Merck announced Friday that its shareholders voted overwhelmingly to approve the proposed merger. The preliminary tabulation indicates that more than 99% of the company’s outstanding shares voted in favor of the transaction. Merck held its special shareholder meeting in Bridgewater, N.J. on Friday to vote on the proposed merger.

“We are gratified by the shareholder confidence demonstrated through the outcome of today’s vote,” said Richard T. Clark, Merck’s chairman, president and CEO. “On behalf of Merck’s Board and management team, I want to thank our shareholders, customers and dedicated employees for their support throughout this process. We look forward to completing the merger with Schering-Plough and to creating a strong, global leader that can make a substantial difference to patients and global health care.”

As previously announced on March 9, under the terms of the agreement, Schering-Plough shareholders will receive 0.5767 of a share of new Merck common stock and $10.50 in cash for each share of Schering-Plough. For Merck shareholders, existing Merck share certificates will automatically represent an equal number of shares in the new Merck after completion of the merger.

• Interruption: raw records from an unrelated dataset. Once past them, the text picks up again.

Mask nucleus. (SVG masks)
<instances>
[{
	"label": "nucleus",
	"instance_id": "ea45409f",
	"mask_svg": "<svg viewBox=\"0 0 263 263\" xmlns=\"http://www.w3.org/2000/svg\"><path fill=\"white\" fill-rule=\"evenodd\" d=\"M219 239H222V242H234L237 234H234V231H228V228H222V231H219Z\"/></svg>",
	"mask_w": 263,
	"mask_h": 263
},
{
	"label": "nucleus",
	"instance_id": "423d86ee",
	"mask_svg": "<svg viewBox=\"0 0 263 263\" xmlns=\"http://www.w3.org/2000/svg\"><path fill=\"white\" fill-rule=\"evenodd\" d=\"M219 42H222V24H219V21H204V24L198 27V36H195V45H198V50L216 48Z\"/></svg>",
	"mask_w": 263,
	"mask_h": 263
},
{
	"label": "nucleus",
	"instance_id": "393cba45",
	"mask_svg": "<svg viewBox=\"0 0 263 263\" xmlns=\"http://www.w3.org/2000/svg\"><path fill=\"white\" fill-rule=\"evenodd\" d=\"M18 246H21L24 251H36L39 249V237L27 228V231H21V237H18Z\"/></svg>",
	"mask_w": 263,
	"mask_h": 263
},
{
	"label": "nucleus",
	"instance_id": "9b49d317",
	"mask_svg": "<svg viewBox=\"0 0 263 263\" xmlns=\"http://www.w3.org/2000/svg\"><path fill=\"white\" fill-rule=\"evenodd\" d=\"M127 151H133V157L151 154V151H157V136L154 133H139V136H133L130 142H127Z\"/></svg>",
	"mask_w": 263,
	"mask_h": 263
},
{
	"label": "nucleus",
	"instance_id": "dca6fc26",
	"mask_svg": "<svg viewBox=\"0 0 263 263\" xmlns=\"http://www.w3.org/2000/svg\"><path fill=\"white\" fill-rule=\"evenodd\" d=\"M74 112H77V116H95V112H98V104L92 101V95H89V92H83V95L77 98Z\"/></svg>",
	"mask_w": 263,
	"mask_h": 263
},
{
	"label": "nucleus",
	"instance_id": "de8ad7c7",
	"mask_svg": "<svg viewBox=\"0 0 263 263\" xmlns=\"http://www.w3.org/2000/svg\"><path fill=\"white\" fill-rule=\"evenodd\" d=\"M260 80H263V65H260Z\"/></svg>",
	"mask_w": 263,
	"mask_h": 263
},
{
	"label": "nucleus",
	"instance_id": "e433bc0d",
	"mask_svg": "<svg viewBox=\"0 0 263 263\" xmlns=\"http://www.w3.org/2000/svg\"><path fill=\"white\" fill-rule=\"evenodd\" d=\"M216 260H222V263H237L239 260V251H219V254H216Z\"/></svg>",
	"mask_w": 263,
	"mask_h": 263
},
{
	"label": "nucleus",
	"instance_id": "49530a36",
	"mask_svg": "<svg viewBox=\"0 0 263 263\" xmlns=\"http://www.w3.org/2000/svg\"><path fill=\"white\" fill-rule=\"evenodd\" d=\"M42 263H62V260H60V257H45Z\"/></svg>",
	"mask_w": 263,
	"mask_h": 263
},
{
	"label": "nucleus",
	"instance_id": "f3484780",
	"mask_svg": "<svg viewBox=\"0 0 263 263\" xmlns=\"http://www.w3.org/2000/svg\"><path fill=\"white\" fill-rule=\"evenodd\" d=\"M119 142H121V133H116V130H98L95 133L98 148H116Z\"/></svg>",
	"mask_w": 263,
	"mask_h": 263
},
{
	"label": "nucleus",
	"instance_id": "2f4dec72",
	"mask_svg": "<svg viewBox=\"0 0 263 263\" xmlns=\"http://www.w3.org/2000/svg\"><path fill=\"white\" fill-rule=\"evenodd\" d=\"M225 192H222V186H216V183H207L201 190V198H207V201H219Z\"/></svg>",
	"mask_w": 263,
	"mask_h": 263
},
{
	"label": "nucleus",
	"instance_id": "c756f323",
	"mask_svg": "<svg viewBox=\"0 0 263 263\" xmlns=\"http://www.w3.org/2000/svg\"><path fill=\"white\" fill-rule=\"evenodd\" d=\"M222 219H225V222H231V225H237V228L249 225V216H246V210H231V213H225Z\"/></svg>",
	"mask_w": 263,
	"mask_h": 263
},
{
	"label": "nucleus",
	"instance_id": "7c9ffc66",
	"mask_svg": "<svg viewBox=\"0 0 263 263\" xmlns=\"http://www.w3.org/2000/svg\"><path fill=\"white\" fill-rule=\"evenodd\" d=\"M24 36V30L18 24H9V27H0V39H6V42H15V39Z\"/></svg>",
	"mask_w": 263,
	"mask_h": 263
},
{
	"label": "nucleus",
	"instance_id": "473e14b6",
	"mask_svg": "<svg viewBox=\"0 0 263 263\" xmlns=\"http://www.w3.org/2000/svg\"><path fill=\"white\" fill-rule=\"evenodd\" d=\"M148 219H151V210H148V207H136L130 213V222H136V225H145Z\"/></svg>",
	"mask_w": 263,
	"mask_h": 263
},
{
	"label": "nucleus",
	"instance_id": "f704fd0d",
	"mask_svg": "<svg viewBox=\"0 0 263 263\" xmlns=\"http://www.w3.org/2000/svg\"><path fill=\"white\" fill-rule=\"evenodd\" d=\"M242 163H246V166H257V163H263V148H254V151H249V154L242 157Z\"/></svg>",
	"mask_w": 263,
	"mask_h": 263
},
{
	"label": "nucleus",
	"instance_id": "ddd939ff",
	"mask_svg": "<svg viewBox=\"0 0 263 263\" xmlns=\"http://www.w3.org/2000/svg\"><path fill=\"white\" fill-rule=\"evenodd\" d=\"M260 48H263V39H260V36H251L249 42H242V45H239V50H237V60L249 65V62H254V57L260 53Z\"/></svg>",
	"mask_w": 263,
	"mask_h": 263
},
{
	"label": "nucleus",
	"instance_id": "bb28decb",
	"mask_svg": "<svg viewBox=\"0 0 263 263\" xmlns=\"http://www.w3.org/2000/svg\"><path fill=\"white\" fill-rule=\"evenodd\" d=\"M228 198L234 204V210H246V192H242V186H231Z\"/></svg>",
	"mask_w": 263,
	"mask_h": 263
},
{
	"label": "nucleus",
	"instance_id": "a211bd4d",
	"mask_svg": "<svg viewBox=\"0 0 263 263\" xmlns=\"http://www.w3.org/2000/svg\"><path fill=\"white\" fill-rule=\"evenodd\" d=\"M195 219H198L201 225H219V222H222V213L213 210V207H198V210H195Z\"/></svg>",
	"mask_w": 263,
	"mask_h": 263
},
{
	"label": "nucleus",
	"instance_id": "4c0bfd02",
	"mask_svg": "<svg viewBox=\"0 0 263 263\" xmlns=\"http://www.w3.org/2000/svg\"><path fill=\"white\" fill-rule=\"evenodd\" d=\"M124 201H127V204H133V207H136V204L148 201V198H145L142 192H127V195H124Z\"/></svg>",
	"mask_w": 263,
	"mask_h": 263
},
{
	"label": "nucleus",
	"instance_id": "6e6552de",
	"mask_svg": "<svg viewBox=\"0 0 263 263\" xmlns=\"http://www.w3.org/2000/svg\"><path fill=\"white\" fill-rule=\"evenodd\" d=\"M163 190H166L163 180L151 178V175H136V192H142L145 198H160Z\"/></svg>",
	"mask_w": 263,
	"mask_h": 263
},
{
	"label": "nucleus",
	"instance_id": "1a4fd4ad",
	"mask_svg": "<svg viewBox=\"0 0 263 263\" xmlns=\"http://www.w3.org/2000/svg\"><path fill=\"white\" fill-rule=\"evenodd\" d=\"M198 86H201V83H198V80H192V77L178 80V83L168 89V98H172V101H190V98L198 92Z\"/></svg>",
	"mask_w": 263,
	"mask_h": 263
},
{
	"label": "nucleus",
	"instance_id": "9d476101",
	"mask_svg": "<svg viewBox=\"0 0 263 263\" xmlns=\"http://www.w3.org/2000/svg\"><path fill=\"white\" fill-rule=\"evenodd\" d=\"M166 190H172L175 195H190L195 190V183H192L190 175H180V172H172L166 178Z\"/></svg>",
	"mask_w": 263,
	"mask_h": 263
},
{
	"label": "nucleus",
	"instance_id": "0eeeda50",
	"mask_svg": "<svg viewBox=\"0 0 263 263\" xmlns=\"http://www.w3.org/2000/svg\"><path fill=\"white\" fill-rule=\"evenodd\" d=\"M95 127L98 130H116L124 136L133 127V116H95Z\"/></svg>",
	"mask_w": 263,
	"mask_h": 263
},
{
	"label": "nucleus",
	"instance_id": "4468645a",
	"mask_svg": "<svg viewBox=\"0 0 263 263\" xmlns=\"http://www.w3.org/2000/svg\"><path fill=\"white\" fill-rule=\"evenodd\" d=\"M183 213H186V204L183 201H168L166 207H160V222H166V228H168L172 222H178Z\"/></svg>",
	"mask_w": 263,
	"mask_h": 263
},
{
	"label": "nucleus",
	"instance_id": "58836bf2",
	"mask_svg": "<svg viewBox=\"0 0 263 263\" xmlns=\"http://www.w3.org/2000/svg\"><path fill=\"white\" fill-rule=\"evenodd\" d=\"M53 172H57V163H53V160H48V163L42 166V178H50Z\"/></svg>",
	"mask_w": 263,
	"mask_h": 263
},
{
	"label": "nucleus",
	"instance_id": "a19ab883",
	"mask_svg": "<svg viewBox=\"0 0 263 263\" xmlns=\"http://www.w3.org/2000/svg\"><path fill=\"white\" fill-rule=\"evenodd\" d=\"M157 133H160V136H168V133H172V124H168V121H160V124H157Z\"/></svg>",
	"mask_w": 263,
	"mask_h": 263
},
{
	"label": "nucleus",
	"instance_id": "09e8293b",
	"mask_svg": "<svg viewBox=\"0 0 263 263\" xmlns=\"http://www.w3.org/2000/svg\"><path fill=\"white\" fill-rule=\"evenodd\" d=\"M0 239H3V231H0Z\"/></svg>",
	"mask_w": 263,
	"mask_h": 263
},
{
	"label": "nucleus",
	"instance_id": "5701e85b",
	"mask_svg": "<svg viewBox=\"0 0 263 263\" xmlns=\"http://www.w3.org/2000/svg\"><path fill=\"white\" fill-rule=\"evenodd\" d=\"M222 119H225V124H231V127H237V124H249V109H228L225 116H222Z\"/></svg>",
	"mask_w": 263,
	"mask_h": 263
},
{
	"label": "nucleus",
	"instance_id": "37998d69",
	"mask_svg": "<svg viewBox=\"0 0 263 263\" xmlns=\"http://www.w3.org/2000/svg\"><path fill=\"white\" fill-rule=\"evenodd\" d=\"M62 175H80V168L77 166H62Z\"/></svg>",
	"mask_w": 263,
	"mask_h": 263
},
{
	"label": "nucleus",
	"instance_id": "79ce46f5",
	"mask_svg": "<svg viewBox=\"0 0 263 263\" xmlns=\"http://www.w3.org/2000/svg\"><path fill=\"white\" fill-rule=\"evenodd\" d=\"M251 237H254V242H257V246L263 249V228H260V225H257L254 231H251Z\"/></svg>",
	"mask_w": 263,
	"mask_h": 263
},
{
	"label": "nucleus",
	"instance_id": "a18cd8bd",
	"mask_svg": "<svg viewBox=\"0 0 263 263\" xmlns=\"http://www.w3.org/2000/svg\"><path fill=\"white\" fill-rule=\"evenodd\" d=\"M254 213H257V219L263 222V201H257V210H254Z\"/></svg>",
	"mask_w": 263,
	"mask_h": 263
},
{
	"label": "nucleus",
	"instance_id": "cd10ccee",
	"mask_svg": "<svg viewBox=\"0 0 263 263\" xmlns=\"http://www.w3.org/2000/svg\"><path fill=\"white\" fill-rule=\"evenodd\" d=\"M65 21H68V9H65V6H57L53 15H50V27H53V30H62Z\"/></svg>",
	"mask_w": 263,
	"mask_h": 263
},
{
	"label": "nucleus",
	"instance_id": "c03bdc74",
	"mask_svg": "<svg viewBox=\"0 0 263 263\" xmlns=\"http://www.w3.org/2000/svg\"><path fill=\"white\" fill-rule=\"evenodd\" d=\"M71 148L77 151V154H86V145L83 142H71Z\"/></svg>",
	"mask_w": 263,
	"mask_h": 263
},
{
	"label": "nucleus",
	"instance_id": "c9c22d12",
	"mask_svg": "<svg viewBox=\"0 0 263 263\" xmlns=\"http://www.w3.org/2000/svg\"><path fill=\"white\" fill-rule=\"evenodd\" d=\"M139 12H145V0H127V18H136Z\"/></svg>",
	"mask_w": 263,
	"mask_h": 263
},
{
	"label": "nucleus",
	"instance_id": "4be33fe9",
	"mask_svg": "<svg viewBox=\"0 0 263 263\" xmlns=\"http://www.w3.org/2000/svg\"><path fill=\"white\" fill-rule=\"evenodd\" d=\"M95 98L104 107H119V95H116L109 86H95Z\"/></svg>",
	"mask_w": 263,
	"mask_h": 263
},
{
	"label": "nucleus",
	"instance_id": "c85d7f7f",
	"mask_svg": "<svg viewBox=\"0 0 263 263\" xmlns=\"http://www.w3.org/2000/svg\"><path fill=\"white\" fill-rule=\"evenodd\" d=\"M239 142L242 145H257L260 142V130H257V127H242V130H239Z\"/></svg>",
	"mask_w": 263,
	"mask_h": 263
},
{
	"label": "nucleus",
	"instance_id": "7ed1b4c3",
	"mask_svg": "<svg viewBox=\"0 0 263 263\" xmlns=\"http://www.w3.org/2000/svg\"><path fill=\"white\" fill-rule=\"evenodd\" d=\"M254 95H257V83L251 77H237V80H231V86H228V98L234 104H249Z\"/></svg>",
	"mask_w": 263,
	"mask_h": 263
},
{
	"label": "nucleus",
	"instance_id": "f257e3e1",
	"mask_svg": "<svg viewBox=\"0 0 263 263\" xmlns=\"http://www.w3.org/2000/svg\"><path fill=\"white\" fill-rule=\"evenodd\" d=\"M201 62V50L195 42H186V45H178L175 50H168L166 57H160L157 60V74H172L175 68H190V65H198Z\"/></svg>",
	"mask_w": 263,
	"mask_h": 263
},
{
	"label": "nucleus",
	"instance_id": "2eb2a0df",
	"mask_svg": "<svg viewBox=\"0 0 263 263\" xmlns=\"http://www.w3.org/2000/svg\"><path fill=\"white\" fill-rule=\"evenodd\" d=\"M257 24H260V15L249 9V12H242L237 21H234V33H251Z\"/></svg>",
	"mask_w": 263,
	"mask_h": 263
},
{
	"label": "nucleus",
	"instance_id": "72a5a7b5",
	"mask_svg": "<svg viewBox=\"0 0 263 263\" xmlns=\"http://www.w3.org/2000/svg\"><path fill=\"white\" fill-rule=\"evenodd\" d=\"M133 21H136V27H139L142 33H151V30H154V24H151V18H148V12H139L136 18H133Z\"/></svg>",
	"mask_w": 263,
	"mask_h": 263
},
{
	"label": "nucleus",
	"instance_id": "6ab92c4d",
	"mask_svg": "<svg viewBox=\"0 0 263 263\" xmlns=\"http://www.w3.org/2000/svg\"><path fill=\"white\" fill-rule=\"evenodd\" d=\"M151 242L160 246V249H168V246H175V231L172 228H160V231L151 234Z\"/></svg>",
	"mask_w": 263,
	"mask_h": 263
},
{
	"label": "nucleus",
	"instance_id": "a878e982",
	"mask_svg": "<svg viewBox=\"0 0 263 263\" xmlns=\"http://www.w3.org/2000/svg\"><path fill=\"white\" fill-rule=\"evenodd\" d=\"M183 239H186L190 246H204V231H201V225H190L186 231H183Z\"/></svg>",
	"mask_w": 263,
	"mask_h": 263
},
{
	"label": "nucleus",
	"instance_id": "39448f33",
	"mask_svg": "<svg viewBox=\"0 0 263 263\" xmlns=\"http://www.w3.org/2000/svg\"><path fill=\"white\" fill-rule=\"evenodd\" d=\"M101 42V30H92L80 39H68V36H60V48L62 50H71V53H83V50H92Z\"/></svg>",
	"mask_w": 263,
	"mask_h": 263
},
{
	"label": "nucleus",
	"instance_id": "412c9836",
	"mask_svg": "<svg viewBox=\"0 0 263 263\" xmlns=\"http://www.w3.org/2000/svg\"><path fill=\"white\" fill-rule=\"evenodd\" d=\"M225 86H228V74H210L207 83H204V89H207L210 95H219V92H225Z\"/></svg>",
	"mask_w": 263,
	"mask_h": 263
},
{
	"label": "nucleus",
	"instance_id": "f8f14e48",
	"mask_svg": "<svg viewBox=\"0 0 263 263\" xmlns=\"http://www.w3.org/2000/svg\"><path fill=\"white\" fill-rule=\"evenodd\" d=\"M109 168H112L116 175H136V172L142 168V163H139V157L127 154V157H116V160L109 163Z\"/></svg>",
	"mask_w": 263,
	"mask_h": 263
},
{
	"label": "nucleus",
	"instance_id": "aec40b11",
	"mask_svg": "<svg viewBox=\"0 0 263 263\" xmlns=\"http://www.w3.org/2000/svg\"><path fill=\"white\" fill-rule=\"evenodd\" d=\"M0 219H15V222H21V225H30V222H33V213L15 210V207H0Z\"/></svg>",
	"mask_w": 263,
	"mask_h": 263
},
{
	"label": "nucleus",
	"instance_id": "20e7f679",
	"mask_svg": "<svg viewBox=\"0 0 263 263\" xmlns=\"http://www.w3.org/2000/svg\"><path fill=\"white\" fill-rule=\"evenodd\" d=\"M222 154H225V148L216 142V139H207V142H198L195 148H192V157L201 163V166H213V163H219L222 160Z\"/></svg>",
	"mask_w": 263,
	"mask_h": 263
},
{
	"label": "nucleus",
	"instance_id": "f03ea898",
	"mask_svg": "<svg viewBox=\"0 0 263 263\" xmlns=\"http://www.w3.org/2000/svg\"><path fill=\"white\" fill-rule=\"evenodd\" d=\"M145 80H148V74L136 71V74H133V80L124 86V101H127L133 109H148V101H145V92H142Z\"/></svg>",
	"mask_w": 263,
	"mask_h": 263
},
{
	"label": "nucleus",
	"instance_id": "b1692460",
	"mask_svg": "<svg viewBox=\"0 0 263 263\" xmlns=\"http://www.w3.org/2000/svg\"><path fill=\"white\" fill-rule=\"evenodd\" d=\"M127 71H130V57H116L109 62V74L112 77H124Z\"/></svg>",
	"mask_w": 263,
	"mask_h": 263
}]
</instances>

The company expects the transaction to close in the fourth quarter of 2009, as originally planned. The transaction remains subject to the satisfaction of customary closing conditions and regulatory approvals, including expiration or termination of the applicable waiting period under the Hart-Scott-Rodino Antitrust Improvements Act of 1976, as amended, as well as clearance by the European Commission under the SEC Merger Regulation and certain other foreign jurisdictions.

All proxy cards and ballots submitted at the special meeting were processed by IVS Associates Inc. for final tabulation and certification. Final voting results will be publicly announced promptly after they have been tabulated and certified.